Por tudo isso é que Lima Barreto foi chamado, muitas vezes, de desleixado. E, outras tantas vezes, de analfabeto. Ocorre que o escritor estava sempre no front, estava na frente, como se diz agora, lutando por mudanças gramaticais decisivas, recusando-se a usar uma gramática que não é usada nem na fala nem na escrita, embora glorificada na mesa dos conservadores inúteis.
Assim, reconhecendo a rebelião linguística de Lima Barreto é que Francisco de Assis Barreto escreve:
É admirável o acervo de palavras, expressões e modismos de inspiração nitidamente brasileira com que Lima Barreto enriquece o português do Brasil, mas isso não é tudo. Penso que Antonio Houaiss coloca admiravelmente a questão, quando observa: o escritor poderá ser reputado de “incorreto”, do ponto de vista “estilístico” — afinal de contas, o conceito de correção, na nossa gramática, mandarina e bizantina, pode apresentar tais e tantos planos de julgamento, que poucos, pouquíssimos escritores poderão enfrentar todas as sanções de todos os planos; e afinal de contas, ainda, o problema do “bom gosto” é infinitamente flutuante no espaço e no tempo, e no mesmo espaço e no mesmo tempo não parecendo construir uma questão modalmente estética.
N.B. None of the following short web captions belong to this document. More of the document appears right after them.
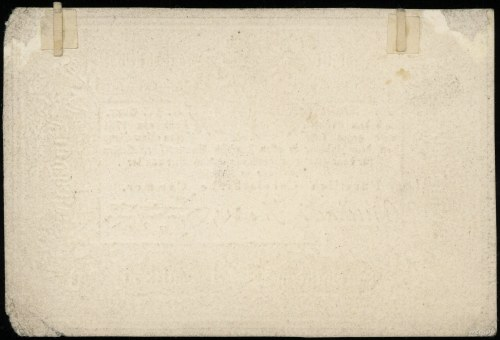 Carolath-Beuthen'sche Kammer, Rent-Kasse zu Carolath; 1...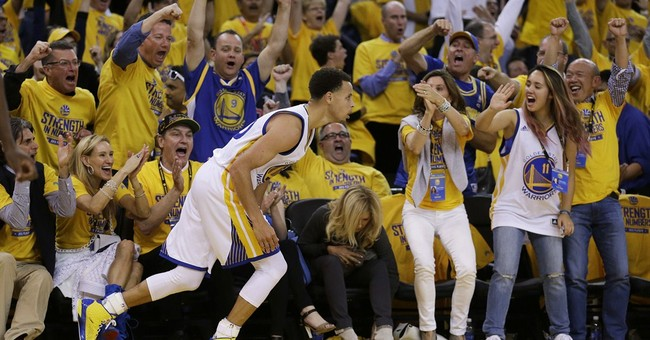After 40 years, Warriors fans believe title wait almost over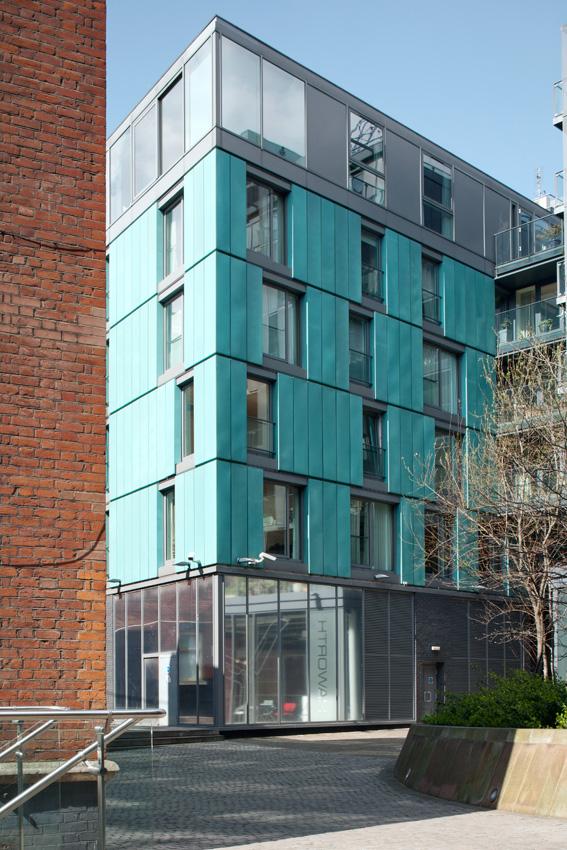Hamiltons Architects -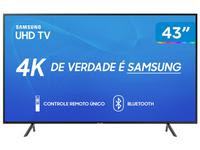 Smart TV 4K LED 43? Samsung UN43RU7100 Wi-Fi
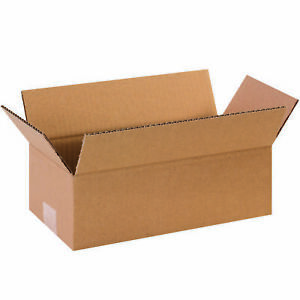 25 12 X 12 X 6 Corrugated Shipping Boxes Storage Cartons Moving Packing Box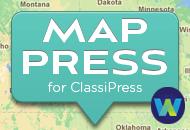 mappress-thumbnail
Não por menos, Mário de Andrade fez anotações para uma possível gramatiquinha da fala brasileira sem regras fixas ou maior atenção para o ritmo da frase, do parágrafo, do texto, enfim. Destacava, entre outras rebeliões, herança milionária dos chamados gramaticais do povo brasileiro.
Na verdade, motivo de muito debate e de muita discórdia, embora seja assunto de muita reflexão na vida acadêmica.